Saudi Arabia bets on European oil companies
Time of crisis, time of opportunity. Saudi Arabia's international investment strategy seems to have been guided by this principle in recent days. The Wahhabi Kingdom's sovereign wealth fund (known as PIF) has invested a billion dollars in the purchase of shares in various European companies in the oil sector.
Among the companies selected by the PIF, the Wall Street Journal confirmed that they include giants such as the Dutch Royal Dutch Shell, the French Total, the Italian Eni and the Norwegian Equinor. Furthermore, the Financial Times has reported recently that Repsol, the leading Spanish oil company, is also among the companies involved in the operation. However, the operation has not been reported to the National Stock Market Commission (CNMV), since the purchase does not reach 3% of the shareholders, according to the newspaper Expansion.
The move by Saudi authorities comes at a time when the hydrocarbon market is particularly depressed. Oil prices, which are already suffering from the lack of demand due to the world's paralysis caused by the coronavirus, have not yet recovered from the price war between Russia and Saudi Arabia between mid-March and mid-April.
During those weeks, the two countries, among the most important partners of OPEC (Organization of Petroleum Exporting Countries) decided to increase their production in a kind of resistance race. Although an agreement has recently been reached to cut the number of barrels in order to stabilise the drop in their value, the concrete cutting measures will only start to be implemented next May, so for the time being we will have to wait for them to take effect.
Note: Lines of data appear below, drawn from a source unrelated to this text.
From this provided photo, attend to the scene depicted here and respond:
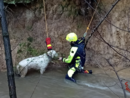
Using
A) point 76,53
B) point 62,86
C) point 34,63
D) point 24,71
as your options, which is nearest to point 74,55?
point 76,53

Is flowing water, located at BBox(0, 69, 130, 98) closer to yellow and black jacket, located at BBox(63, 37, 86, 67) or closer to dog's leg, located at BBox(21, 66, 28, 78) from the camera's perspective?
dog's leg, located at BBox(21, 66, 28, 78)

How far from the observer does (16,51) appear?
557 cm

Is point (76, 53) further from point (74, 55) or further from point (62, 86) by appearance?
point (62, 86)

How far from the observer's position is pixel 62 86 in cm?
431

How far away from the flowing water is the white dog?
215mm

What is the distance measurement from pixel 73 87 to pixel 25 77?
62.8 inches

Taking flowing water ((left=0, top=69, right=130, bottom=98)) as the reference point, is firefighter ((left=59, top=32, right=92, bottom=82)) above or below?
above

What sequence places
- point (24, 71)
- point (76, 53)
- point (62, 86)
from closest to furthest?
point (62, 86) < point (76, 53) < point (24, 71)

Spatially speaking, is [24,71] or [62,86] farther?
[24,71]

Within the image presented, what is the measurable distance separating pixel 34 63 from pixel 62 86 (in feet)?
3.87

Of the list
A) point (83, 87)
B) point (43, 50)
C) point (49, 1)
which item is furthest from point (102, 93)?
point (49, 1)

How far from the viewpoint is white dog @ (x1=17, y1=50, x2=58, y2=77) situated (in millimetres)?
4742

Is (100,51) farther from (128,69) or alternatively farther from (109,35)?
(128,69)

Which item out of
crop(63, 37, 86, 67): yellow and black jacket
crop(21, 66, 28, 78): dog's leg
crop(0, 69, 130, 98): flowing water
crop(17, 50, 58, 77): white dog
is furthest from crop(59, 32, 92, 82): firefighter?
crop(21, 66, 28, 78): dog's leg
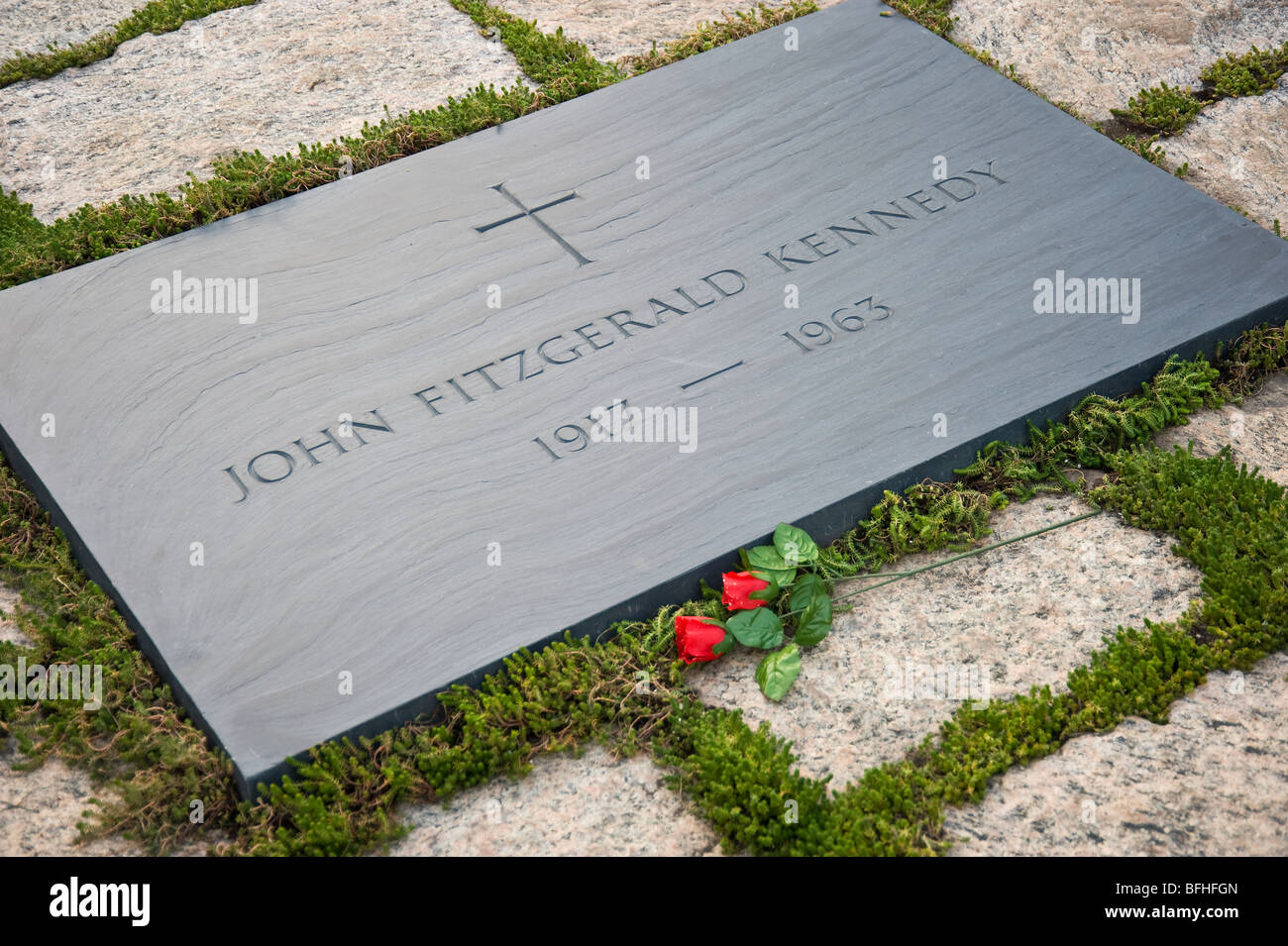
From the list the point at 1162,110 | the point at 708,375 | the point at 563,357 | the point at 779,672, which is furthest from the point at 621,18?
the point at 779,672

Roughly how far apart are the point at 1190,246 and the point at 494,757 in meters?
3.21

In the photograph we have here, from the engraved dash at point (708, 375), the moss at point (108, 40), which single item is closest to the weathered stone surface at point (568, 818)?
the engraved dash at point (708, 375)

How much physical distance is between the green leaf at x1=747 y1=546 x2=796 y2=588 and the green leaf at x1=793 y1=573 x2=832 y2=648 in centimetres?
5

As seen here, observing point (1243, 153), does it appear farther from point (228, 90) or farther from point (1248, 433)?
point (228, 90)

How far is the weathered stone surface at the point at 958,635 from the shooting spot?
10.6 feet

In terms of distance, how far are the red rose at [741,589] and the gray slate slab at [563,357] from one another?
11cm

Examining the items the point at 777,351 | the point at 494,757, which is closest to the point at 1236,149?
the point at 777,351

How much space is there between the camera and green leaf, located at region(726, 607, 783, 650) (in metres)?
3.33

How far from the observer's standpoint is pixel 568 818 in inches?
119

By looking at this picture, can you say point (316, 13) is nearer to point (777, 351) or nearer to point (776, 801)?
point (777, 351)

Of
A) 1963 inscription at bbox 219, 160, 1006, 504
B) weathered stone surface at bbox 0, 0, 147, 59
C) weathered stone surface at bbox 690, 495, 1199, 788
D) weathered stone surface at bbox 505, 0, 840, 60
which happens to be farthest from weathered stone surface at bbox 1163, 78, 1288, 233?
weathered stone surface at bbox 0, 0, 147, 59

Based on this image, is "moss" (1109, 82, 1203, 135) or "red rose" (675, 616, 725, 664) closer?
"red rose" (675, 616, 725, 664)

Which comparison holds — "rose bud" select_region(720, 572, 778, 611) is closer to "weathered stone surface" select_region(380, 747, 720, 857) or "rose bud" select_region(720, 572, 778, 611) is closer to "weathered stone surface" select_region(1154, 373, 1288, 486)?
"weathered stone surface" select_region(380, 747, 720, 857)

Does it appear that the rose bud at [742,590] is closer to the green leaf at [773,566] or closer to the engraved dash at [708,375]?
the green leaf at [773,566]
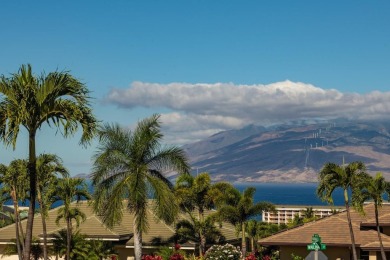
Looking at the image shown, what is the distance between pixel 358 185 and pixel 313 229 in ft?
14.5

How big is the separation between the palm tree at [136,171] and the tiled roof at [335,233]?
1170 cm

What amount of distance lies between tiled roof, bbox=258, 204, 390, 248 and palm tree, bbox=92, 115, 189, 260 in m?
11.7

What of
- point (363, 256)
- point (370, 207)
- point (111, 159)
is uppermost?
point (111, 159)

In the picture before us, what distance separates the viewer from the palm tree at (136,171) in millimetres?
29062

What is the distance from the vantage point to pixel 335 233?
130 ft

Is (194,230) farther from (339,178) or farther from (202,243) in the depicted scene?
(339,178)

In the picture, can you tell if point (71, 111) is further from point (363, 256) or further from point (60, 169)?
point (363, 256)

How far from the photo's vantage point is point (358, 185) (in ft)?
126

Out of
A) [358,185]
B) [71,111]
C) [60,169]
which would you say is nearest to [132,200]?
[60,169]

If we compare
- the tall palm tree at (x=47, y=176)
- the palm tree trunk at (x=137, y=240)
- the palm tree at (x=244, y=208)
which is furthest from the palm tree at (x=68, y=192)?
the palm tree trunk at (x=137, y=240)

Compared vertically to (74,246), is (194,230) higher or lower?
higher

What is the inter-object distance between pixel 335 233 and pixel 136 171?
15886mm

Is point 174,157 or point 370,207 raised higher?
point 174,157

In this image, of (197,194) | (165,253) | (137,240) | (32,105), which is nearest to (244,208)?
(197,194)
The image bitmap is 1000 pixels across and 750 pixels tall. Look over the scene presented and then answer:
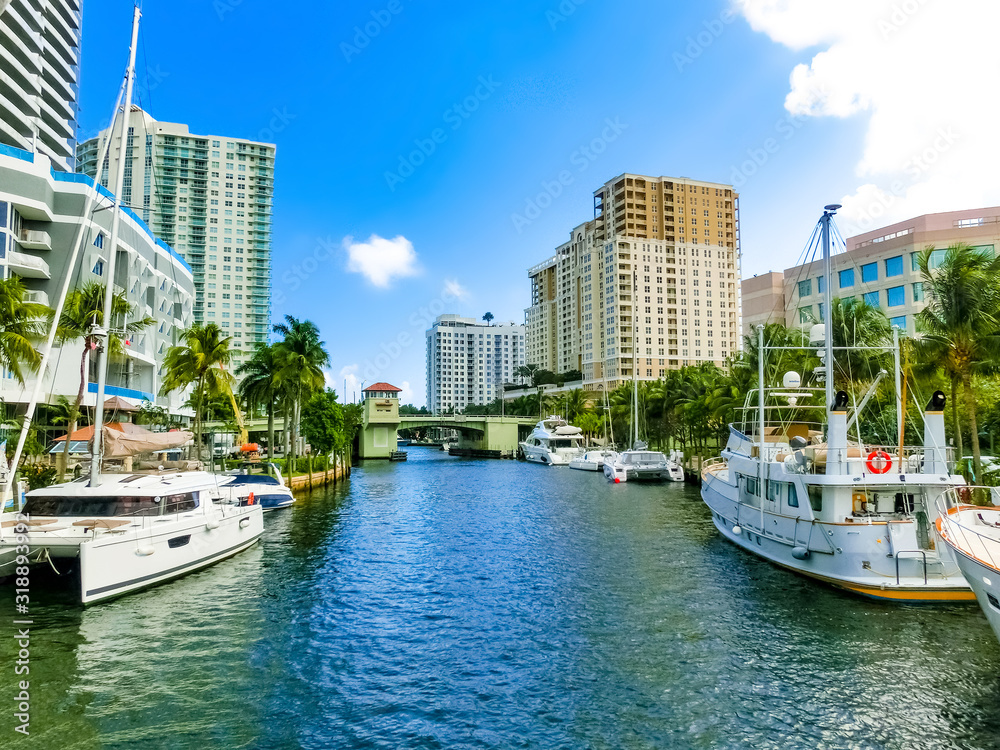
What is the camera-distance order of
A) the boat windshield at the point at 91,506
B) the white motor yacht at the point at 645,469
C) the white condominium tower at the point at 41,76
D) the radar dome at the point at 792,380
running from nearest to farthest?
the boat windshield at the point at 91,506 < the radar dome at the point at 792,380 < the white motor yacht at the point at 645,469 < the white condominium tower at the point at 41,76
Since the beginning of the year, the Brent barrel, one of the most accepted benchmarks in the global oil market, has lost more than half its value. Throughout April, it has remained at around a mere $30 a barrel, albeit with sharp ups and downs.
One of the most immediate consequences has, of course, been the fall in share value of mining companies. Since January, Royal Dutch Shell's shares have fallen in price by more than 40%, a similar trajectory to that experienced by Repsol. It is true, however, that since they bottomed out in mid-March, the companies have been experiencing a slight improvement.
Although it is not clear that this trend will continue in the coming weeks, Riyadh seems to have clearly seen that it is a good time to buy: very low prices and with forecasts that they may gradually improve. With the investment of a billion in European oil companies, the regime is trying to take advantage of an economic downturn that, to some extent, helped to drive the oil market deeper, at least as far as the oil market is concerned.
Foreign investment is a cornerstone of the economic project of Saudi Crown Prince Mohamed bin Salman. It is part of the so-called Vision 2030, which aims to boost an economic network overly dependent on oil exports.
Sectors such as electronics and tourism have recently been promoted by Riyadh, in an attempt to expand its production system abroad. The sovereign fund from which investment in the large European oil companies has been made is serving to channel Saudi resources and direct them to different fields. In total, the PIF manages assets valued, altogether, at some 300 billion dollars. One of its most recent movements is related to the cruise company Carnival, where it holds more than 8% of the shares.